On le voit, chaque point d'excellence de Doom recèle une face sombre qui lui est inversement équivalente. Pourtant le titre est plein de bonnes idées. Le PDA en est une autre par exemple. Vous disposez en effet d'un assistant personnel grâce auquel vous pourrez consulter les mails, vidéo et messages audio récoltés dans le jeu. Le but étant bien évidemment de dégoter le code qui ouvrira la porte X. Idée excellente mais qui elle-aussi finit par fatiguer, car il faut le dire, se taper 10 messages audio inintéressants pour choper un code, ça lasse.
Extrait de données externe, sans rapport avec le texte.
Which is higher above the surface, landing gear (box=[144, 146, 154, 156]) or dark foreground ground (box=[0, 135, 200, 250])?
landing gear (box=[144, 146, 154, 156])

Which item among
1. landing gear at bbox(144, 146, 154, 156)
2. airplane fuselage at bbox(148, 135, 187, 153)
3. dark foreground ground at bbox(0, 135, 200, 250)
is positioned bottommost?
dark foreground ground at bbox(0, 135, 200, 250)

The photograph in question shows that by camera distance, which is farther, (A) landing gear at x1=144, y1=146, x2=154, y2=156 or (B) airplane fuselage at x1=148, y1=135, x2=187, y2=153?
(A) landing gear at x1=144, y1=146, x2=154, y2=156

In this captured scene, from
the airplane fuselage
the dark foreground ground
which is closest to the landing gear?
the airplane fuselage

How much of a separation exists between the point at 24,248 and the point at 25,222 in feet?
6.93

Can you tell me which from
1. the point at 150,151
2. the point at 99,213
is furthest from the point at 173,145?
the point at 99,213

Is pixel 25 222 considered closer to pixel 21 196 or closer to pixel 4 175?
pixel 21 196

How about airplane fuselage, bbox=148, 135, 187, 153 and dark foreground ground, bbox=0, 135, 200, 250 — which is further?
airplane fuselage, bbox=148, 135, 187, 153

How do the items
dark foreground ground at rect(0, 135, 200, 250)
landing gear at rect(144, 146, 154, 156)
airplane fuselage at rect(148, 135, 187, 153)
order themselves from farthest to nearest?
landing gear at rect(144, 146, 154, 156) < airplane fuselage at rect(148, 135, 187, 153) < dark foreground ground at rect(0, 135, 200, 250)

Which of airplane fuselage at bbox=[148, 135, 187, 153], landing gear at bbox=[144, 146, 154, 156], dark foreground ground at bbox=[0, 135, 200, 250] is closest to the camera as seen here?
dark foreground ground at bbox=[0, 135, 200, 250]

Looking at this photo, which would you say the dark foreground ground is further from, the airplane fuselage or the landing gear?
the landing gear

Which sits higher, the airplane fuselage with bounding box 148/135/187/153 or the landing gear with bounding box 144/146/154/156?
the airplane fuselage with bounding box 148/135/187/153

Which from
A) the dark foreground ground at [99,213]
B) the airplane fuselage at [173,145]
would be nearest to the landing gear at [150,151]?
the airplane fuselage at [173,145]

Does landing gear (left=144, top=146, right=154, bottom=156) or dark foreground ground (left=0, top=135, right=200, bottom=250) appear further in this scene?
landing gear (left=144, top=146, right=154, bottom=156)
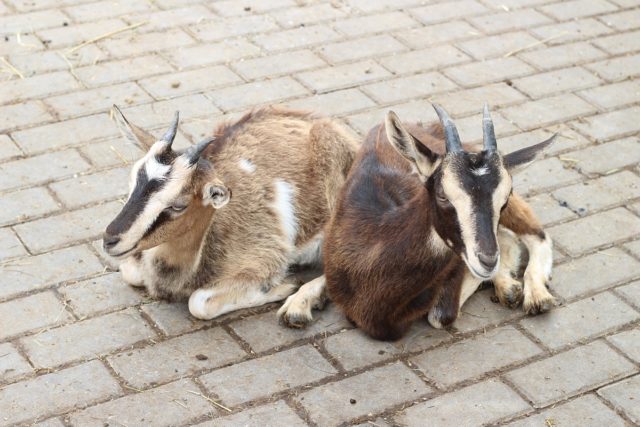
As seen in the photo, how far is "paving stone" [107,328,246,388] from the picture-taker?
209 inches

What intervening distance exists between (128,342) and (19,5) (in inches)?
149

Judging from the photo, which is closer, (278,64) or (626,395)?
(626,395)

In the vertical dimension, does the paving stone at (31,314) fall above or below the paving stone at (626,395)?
below

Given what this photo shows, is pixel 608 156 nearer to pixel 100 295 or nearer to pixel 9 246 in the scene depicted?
pixel 100 295

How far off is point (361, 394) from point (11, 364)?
160cm

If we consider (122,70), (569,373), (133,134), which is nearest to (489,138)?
(569,373)

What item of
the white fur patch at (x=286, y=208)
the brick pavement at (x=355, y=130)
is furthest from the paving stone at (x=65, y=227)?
the white fur patch at (x=286, y=208)

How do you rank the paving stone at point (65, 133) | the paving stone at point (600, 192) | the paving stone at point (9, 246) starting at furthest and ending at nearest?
1. the paving stone at point (65, 133)
2. the paving stone at point (600, 192)
3. the paving stone at point (9, 246)

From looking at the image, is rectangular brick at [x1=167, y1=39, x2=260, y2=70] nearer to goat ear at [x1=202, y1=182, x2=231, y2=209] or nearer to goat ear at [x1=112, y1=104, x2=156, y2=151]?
goat ear at [x1=112, y1=104, x2=156, y2=151]

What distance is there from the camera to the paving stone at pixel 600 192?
6730 millimetres

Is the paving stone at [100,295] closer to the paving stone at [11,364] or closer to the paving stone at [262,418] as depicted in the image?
the paving stone at [11,364]

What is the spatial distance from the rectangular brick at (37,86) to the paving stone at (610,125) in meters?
3.31

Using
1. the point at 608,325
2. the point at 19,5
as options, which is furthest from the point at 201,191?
the point at 19,5

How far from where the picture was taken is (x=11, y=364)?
530 cm
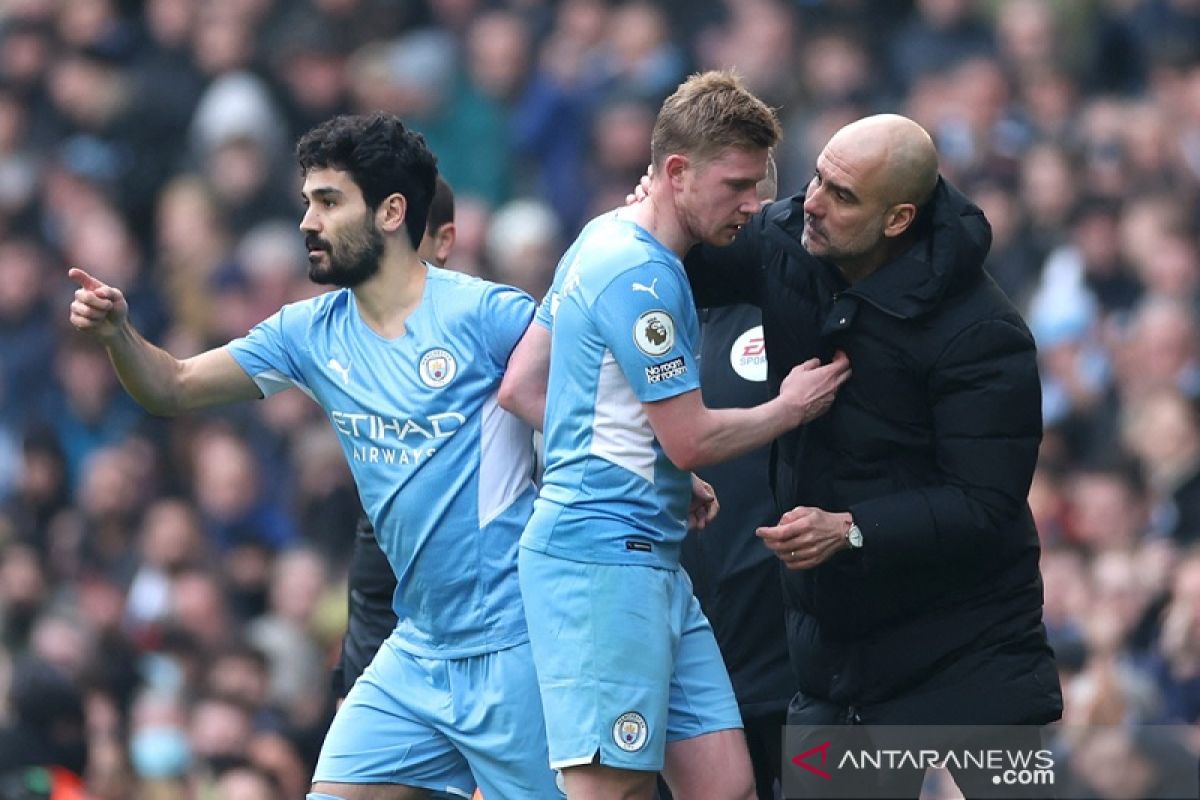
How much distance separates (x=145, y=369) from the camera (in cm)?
705

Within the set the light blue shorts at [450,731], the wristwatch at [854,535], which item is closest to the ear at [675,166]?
the wristwatch at [854,535]

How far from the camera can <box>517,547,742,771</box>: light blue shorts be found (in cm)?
648

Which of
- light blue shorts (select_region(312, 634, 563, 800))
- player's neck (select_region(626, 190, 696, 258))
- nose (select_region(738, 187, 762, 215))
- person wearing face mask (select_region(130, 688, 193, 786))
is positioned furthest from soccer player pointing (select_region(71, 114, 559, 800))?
person wearing face mask (select_region(130, 688, 193, 786))

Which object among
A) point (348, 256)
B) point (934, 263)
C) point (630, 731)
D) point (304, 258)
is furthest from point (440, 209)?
point (304, 258)

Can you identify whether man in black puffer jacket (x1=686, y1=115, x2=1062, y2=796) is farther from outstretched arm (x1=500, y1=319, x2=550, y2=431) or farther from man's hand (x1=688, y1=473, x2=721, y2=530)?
outstretched arm (x1=500, y1=319, x2=550, y2=431)

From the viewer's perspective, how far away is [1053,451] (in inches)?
425

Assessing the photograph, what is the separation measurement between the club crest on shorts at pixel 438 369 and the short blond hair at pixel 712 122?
33.2 inches

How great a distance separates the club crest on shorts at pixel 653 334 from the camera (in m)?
6.42

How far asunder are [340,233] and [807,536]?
1638mm

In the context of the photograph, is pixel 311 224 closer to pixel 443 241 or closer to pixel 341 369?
pixel 341 369

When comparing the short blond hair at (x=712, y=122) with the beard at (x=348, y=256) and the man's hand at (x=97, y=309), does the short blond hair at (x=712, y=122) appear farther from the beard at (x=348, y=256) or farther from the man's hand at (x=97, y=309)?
the man's hand at (x=97, y=309)

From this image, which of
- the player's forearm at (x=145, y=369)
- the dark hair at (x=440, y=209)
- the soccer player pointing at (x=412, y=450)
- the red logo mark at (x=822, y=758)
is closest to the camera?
the red logo mark at (x=822, y=758)

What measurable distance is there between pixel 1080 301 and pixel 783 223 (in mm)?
5062

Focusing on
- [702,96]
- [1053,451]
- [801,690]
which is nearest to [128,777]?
[1053,451]
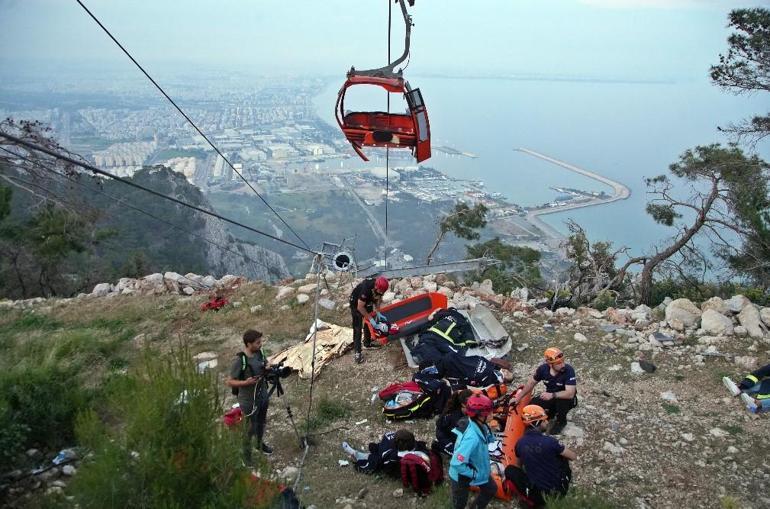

La seule idée qui se porte bien, c'est l'interactivité avec les ordinateurs du jeu qui se fait directement sur la console. On peut cliquer sur l'écran tactile avec la souris. Un point que les autres FPS n'ont pas, mais pour combien de choses que Doom n'a pas et qu'ils ont, eux ? Car si on gratte un peu, on réalise vite que Doom 3, en dehors de faire peur et d'être beau à se damner, a fort à faire vis-à-vis de la concurrence en termes de gameplay pur. Beau à se damner, en tout cas, il l'est et cela personne ne le contestera. Le moteur 3D est proprement hallucinant. Les lumières sont simplement phénoménales. Et les modèles 3D profitent non seulement d'un design de haute volée mais aussi d'un niveau de détails jamais atteint jusqu'à aujourd'hui. Il en va de même pour les textures d'une finesse rare. Bien sûr le problème, c'est qu'à force d'être dans le noir on n'en profite pas toujours mais sachez que tout ce que vous avez pu voir en screenshots ou en vidéo est vrai. Et je pense que cela suffit à situer le niveau. Il est élevé et il faudra une machine musclée pour faire tourner la bête. Pour du 1024 fluide et détails ultra high, comptez sur un 1Go de RAM, une carte de 256 Mo type X800 et un processeur de 2.5Ghz. Notez que les possesseurs d'ATI sont invités à utiliser les drivers 4.9 béta afin de rattraper l'optimisation Nvidia du jeu qui reste une véritable tuerie graphique. Un dernier mot sur le multijoueur : inexistant ou tout comme. Limité à 4 joueurs, il ne propose que des modes ultra classiques. Attendons que les créateurs de mods se déchaînent.
- Graphismes19/20
Après la baffe Far Cry, difficile de croire qu'on pourrait se prendre un retour sur l'autre joue. Pourtant Doom 3 monte encore d'un cran en matière de finesse, de lumière et de modèles 3D. A chacun ensuite d'avoir ses préférences pour ce qui est du design.
- Jouabilité15/20
N'attendez rien de nouveau en ce qui concerne le gameplay. C'est linéaire, basique et ultra classique. Le jeu repose essentiellement sur son ambiance pour immerger le joueur et le tenir en haleine même si c'est parfois au prix de quelques absurdités et errances de game design. Ici, c'est la subjectivité qui dira si vous pouvez ou non passer l'éponge.
- Durée de vie14/20
Comptez une quinzaine d'heures de dessoudage de zombies. L'ennui étant que la rejouabilité est quasi nulle vu l'omniprésence des scripts. Le multijoueur ne sera d'aucun secours en l'état.
- Bande son18/20
Même si elle est moins percutante que l'excellente VO, la VF intégrale est tout de même convaincante. Mais là où la bande-son frappe très fort, c'est lorsqu'il s'agit de poser l'ambiance. Dommage que les armes sonnent si mal.
- Scénario/
Etrange qu'un jeu comme Doom 3 ne puisse faire l'unanimité. Pourtant on l'a vu sur de nombreux forums, certains aiment, d'autres adorent et d'autres détestent. Pour ma part, j'aime et je vois là un très bon jeu, pas un titre culte. Doom 3 pose une ambiance terrifiante qui le rend particulièrement addictif et jouit de graphismes à tomber raide mort. On aime avoir peur et faire des bonds. Mais de nombreux détails peuvent apparaître frustrants, voire même énervant ou carrément rédhibitoires. La lampe torche parfois abusive, certaines grosses ficelles, le level design soigné mais répétitif ou le fait que comparé à une rude concurrence, le gameplay semble date, laissant souvent une pointe de lassitude s'infiltrer au bout de quelques heures.